Ten years ago I was in my second decade of teaching alignment informed yoga classes heavily influenced by my years of practicing with teachers who had studied with BKS Iyengar.
So when a student described a workshop she had attended – a workshop about something called ‘yin yoga’ where poses were held for minutes at a time and any thought of alignment was tossed out the window – I’ll admit to feeling annoyed. No alignment cues? Impossible! Unsafe! Ridiculous! But I was also intrigued and when the opportunity presented itself I hauled my yin-curious self to the nearest Paul Grilley workshop.
Midway through the first day, from the back of the room I called out, “But what about alignment?” He looked at me, smiled, and then gazed out across his rapt audience. It was the yoga equivalent to Jesus’s Sermon on the Mount and Grilley’s first beatitude might as well have been: ‘Blessed are those who study yin and forgo alignment, for they shall learn that alignment is about aesthetics’.
The moment blew my little yoga brain into pieces and was the catalyst that changed forever how I teach.
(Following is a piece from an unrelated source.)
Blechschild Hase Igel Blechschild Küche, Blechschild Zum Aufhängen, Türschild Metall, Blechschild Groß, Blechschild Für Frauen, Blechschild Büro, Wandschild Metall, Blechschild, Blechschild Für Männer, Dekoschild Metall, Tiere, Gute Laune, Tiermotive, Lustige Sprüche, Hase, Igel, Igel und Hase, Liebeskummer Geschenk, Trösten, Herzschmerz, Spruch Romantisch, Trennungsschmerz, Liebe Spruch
Until that moment I had never considered the obvious. That although we are all made up of the same components – bones, muscle, connective tissue and so on – those components will differ in length, width, tensile strength, yield strength, efficiency and power depending on the gene pool in which we swim and our lifestyle. We’re sort of like cars, I guess. A Maserati does not drive like a Mini Cooper. A car that has its oil changed and tires checked does not drive like a car that hasn’t seen the inside of a garage for fifty thousand miles.
In other words, we are all different.
In other words, alignment is about aesthetics. Kinda. Some alignment cues are about safety, too, and that’s something we shouldn’t forget.
A decade ago I returned home from that weekend workshop questioning if everything I’d ever believed about asana was wrong. The answer, of course, was ‘no’, but maybe it was time to reevaluate my attachment to the philosophy around alignment I’d studied for so long. I had never considered that there might be another way to move through an asana practice. To move through space. For so many years on my yoga journey there was only one ‘right’ way to practice.
But that’s not true.
Every beautiful human moving through a series of yoga postures is having an experience unique to their body, their mind set, their belief system.
As teachers, we should remember that.